Security Considerations

Cryptographic Code

  • Never log sensitive data (keys, passwords, etc.)
  • Use constant-time operations where timing attacks are a concern
  • Validate all inputs to cryptographic functions
  • Use cryptographically secure random number generators

Good:

def secureHash (message : ByteArray) : ByteArray :=
  -- Validate input
  if message.size > MAX_MESSAGE_SIZE then
    panic! "Message too large"

  -- Process securely
  let hash := sha256 message

  -- Don't log sensitive data
  hash

Avoid:

def insecureHash (message : ByteArray) : ByteArray :=
  -- Logging sensitive data
  IO.println s!"Hashing message: {message}"

  -- No input validation
  sha256 message

Proof automation (optional)

mathlib already depends on Aesop.

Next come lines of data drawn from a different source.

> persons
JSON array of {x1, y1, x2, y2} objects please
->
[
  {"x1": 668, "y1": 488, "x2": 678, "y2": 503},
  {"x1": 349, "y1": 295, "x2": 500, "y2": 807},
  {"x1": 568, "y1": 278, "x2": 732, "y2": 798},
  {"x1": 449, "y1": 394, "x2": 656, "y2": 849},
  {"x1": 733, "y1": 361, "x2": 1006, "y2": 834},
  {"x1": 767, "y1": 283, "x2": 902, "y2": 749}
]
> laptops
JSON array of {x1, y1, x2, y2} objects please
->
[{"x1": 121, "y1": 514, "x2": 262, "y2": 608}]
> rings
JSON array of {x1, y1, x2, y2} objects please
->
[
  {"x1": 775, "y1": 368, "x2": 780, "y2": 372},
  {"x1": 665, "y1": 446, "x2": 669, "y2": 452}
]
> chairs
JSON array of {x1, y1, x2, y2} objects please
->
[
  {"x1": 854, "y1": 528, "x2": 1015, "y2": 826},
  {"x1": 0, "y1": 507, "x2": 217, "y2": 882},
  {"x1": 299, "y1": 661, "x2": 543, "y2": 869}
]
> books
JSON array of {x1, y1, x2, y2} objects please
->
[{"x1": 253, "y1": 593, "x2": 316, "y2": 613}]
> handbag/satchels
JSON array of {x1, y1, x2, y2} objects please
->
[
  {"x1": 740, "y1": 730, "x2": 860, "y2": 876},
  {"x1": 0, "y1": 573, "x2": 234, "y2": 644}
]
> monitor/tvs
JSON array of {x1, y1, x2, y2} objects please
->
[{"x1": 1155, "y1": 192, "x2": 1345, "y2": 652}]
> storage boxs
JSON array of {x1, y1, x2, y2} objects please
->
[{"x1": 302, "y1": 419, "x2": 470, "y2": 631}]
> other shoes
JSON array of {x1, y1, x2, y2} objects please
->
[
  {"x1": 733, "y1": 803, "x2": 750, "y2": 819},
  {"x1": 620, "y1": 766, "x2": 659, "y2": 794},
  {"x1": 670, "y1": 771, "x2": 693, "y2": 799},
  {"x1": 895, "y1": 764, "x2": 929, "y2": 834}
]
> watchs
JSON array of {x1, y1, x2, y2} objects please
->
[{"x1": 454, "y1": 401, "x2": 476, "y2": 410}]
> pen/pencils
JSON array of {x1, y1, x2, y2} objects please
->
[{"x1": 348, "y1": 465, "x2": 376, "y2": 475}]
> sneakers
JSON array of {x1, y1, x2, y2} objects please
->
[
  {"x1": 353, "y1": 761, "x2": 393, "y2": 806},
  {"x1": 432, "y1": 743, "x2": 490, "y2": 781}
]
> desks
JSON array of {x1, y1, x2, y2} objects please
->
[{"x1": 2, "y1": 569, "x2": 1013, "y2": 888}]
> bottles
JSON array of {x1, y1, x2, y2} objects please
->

When a proof is mostly search over a local algebraic goal, importing Aesop in that file (or a leaf module) is acceptable. Prefer short, stable proofs (simp, omega, rfl) when they communicate the mathematical step directly; reach for automation when it removes repetitive case splits without hiding the main idea.

Version Control

Commit Messages

Use Conventional Commits format:

<type>[optional scope]: <description>

[optional body]

[optional footer(s)]

Examples:

feat(crypto): add SHA-256 implementation

feat(math): implement vector operations

fix(vector): correct dot product calculation

docs(api): update cryptographic API documentation

test(crypto): add NIST test vectors for SHA-256

Branch Naming

Use descriptive branch names:

  • feature/add-hmac-implementation
  • bugfix/fix-vector-addition
  • docs/update-api-reference
  • test/add-crypto-benchmarks

Code Review Guidelines

What to Look For

  • Correctness: Does the code do what it's supposed to do?
  • Readability: Is the code easy to understand?
  • Performance: Are there any obvious performance issues?
  • Security: Are there any security vulnerabilities?
  • Testing: Is the code adequately tested?
  • Documentation: Is the code properly documented?

Review Process

  1. Functionality: Verify that the code implements the intended functionality
  2. Style: Check that the code follows the style guide
  3. Tests: Ensure that tests are comprehensive and pass
  4. Documentation: Verify that documentation is complete and accurate
  5. Security: Check for potential security issues
  6. Performance: Look for performance optimizations

Conclusion

Following this style guide ensures that the Lean Toolchain codebase remains consistent, readable, and maintainable. All contributors should familiarize themselves with these guidelines and apply them to their code.

Remember that the goal is to write code that is not only correct but also clear, well-documented, and easy to understand for future developers.